If you’ve read this far, my hat’s off to you, and if you’ve read this far and are not a Trump supporter, double thumbs up for at least reading a different perspective. I can’t ultimately tell you who to trust, either in the media or in politics. I can, however, tell you with certainty that both the media and politicians lie to you all the time, and they do it on purpose. Pinocchio plumbs some of the depths of deception, but not all. It considers that news reporting can be redeemed, but the reality is, it can only be redeemed if reporters and journalists are dedicated to telling the truth, and first and foremost, the truth of their own biases and agendas. It can only be redeemed if journalists begin to consider that the truth is more important than the political correctness of the day. It can only be redeemed if journalists consider the real power allotted to them. By default, people believe journalists and reporters are presenting them with facts and truth. The internet is rapidly shattering this default, as insta-news from fellow citizens now showcases the constant spin and obfuscation the media puts on everything. People are getting new narratives, and starting to question the old ones, like why, CNN, for example, should have any claim on their trust at all.
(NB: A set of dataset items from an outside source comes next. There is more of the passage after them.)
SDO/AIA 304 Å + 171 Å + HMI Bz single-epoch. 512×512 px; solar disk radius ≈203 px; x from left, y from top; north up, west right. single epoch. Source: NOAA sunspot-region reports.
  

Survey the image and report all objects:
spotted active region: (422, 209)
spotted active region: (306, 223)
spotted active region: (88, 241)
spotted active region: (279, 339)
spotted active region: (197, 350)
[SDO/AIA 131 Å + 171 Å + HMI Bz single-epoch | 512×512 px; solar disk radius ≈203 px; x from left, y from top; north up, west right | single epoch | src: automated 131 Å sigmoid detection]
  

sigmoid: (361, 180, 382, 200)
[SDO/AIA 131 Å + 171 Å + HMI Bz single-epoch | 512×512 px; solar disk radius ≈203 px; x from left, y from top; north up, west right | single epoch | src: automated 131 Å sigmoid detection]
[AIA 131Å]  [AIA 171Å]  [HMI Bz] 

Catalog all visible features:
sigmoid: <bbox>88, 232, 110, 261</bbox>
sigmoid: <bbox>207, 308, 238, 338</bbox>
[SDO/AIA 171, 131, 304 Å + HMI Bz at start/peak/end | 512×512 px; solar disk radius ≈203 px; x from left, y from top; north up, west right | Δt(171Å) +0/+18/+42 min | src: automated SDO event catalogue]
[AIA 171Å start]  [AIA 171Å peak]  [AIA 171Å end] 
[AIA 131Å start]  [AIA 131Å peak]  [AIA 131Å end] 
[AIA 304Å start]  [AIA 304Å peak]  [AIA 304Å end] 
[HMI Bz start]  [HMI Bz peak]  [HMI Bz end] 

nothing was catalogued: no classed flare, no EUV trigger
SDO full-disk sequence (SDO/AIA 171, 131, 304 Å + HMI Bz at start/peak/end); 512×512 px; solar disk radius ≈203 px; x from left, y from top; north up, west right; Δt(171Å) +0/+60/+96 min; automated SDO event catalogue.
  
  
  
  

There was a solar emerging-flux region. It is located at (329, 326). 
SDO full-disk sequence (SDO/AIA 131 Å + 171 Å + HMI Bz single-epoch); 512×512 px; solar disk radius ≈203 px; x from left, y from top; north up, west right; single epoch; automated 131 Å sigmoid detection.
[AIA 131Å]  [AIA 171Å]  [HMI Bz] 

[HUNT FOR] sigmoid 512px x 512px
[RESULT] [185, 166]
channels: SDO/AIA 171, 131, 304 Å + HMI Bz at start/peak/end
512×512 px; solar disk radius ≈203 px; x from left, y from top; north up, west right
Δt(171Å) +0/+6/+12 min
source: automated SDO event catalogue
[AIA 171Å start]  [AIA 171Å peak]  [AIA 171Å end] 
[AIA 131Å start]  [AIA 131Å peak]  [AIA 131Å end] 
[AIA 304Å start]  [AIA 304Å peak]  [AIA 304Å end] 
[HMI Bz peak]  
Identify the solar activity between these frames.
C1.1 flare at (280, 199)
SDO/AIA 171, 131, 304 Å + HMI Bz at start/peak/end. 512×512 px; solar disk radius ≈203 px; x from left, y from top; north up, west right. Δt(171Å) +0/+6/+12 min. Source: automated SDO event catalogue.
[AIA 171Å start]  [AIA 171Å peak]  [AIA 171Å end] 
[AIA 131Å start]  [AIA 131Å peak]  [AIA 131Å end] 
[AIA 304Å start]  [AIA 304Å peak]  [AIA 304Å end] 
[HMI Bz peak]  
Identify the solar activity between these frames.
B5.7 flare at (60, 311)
To end, here is a list of some of the sources I follow. They are nearly all Right Wing and/or Libertarian, but they give different perspectives on things than the MSM, and can be a good place to start in comparing sources. I trust them for the time being, but it’s always possible they will do something to break that trust. Some I used to trust, like Beck, lost me because they couldn’t report fairly on Trump. Their anger against him clouded their judgement. If they are critical, but fair, they are still on my list. The general media is, by default, on the side of the Left. I don’t know if this is because Leftists are currently in power or if it has always been so. I think the best shift for news media would be for both sides to be represented more equally. This shift is happening, not by force of government, but by the blessings (and curses) of the internet, by Youtube channels, and blogs. Because New Media threatens government power, be on the lookout for calls to suppress many of these people and the views they hold.

One final rule of thumb in deciding who to trust: Follow the money. Monetary gain is the first order of business in the news business.

In no particular order:

drudgereport.com

breitbart.com – One of their heads has now joined Trump’s campaign, so I will be checking to see that their bias for Trump doesn’t take over in holding him account if he does become president.

Breitbart writers I like:
Milo Yiannopolous
Raheem Kassam
James Delingpole
Allum Bokhari
Brandon Darby
Lee Stranahan
Ildefonso Ortiz

Rush Limbaugh – Great at highlighting MSM bias, has been more or less fair to Trump, even though he doesn’t appear to be a huge supporter. Realizes it’s more important to defeat Clinton.

Michelle Malkin – Twitchy

Thomas Sowell – Okay, he lost his mind a bit over Trump, too, but is still good on other matters.

Charlotte Iserbyt – Eye-opening research into government-run education — see YouTube

Dennis Prager – Prager University – thought-provoking videos.

Stefan Molyneux – “Not an Argument!” – Educating on how to debate – big on the facts.

Sargon of Akkad – This Week in Stupid

Paul Joseph Watson – Infowars

Alex Jones – Infowars

Vox Day – Alt-right – also, fantasy writer

Rebel Media – Canadians! – free speech!
Lauren Southern
Ezra Levant
Gavin McInnes

Gad Saad

Adam Carolla

Dave Rubin – The Rubin Report

Tommy Sotomayor

American Thinker – offers a variety of articles from different writers. Pro-Tump or Anti-Trump depending on the day

The Conservative Treehouse – This site is unabashedly for Trump, thus they have very enlightening articles on media bias against him and for Clinton.